Sure, I understand its pre-tax money that goes in, destined for a specific use and if used as designed will result in the tax break, ........but if on hard times, or just wanna pay off a loan/mortgage......shouldnt the tax be all thats owed? Cause if you DIDNT put money away in HSA or 401k, paying income tax is the only additional expense you would have.

But trying to do the right thing by saving/contributing, then maybe needing some, not only do you owe taxes, but get penalized as well? Just dont see the logic behind it?
 
   / HSA questions. Using funds when no longer on a HSA plan? #6  
LD1, as explained to me, the penalty on early withdrawal from a 401K is to discourage withdrawing it early so that it will be there when you retire.
 
   / HSA questions. Using funds when no longer on a HSA plan? #7  
Timely for me, i was about to call my HSA company today to ask the same question.
You will probably have to pay maintenance fees on the HSA account.
 
   / HSA questions. Using funds when no longer on a HSA plan?
  • Thread Starter
#8  
LD1, as explained to me, the penalty on early withdrawal from a 401K is to discourage withdrawing it early so that it will be there when you retire.

Thats what I have always heard to, but think its total BS. Its my freaking money. So I didnt pay you taxes when I "set it aside", I'll pay you the taxes now that I need it.....but why tack a penalty onto MY money.

Maybe the reason fewer people put money into a 401k is this very reason?

Maybe my 401k is being stagnant and the market is stale, and have sufficient funds, and maybe I would rather go into retirement with no mortgage at the cost of a smaller 401k ........vs.............going into retirement with a mortgage, plenty of funds in 401k (that I cant have without steep penalty) and then the market tanks?

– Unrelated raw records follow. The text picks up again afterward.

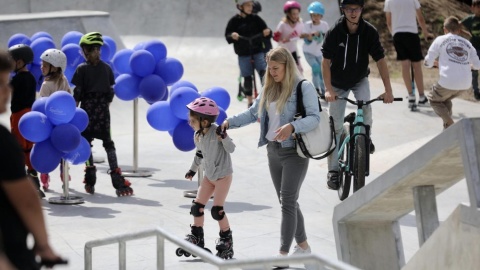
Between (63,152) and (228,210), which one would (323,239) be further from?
(63,152)

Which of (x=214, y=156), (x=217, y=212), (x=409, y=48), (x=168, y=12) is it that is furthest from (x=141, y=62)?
(x=168, y=12)

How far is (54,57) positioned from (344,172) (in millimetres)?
3229

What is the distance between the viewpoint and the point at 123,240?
7.05 metres

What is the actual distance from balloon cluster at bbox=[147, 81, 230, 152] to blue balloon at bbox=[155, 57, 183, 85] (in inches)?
47.1

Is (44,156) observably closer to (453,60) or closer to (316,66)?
(453,60)

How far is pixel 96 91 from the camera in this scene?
11.7 m

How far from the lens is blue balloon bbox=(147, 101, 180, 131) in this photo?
446 inches

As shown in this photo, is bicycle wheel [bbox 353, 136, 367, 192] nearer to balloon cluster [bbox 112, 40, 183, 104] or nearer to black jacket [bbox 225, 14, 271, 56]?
balloon cluster [bbox 112, 40, 183, 104]

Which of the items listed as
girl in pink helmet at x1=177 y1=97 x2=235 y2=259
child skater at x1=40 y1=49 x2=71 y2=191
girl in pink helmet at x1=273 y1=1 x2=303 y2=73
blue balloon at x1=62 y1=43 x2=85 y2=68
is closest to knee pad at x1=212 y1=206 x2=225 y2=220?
girl in pink helmet at x1=177 y1=97 x2=235 y2=259

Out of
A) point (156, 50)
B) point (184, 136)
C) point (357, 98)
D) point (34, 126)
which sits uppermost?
point (156, 50)

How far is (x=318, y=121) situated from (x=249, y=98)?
8127mm

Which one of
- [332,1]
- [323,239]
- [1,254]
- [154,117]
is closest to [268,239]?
[323,239]

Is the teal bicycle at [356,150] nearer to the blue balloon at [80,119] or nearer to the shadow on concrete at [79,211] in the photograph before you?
the shadow on concrete at [79,211]

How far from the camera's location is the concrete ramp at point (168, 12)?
21.6 metres
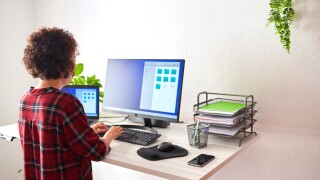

401k is isnt like a savings acct. You can loose money just a quickly as you can make money. But one things for sure.....if you have a car payment or mortgage.....you can bet your interest rate aint going down.
 
   / HSA questions. Using funds when no longer on a HSA plan? #9  
Thats what I have always heard to, but think its total BS. Its my freaking money. So I didnt pay you taxes when I "set it aside", I'll pay you the taxes now that I need it.....but why tack a penalty onto MY money.

Maybe the reason fewer people put money into a 401k is this very reason?

Maybe my 401k is being stagnant and the market is stale, and have sufficient funds, and maybe I would rather go into retirement with no mortgage at the cost of a smaller 401k ........vs.............going into retirement with a mortgage, plenty of funds in 401k (that I cant have without steep penalty) and then the market tanks?

401k is isnt like a savings acct. You can loose money just a quickly as you can make money. But one things for sure.....if you have a car payment or mortgage.....you can bet your interest rate aint going down.

The penalties have two purposes:

1. To encourage people to use the money for the intended purpose
2. To prevent the accounts from becoming a tax dodge for the wealthy.

#2 is the main goal. Without the penalty, if I have a banner year in income (earning over $500K), so on Dec 31st, I max out all the contributions and avoid the marginal tax rate of 39.6% on that money. The next year, is not as great--I only earn $200K, so I decide to pull the money out from the previous year. But now my marginal tax rate is only 33%. I have just made 6.6% on that money by avoiding a tax.

If you want easy access to your money, put it in a saving account.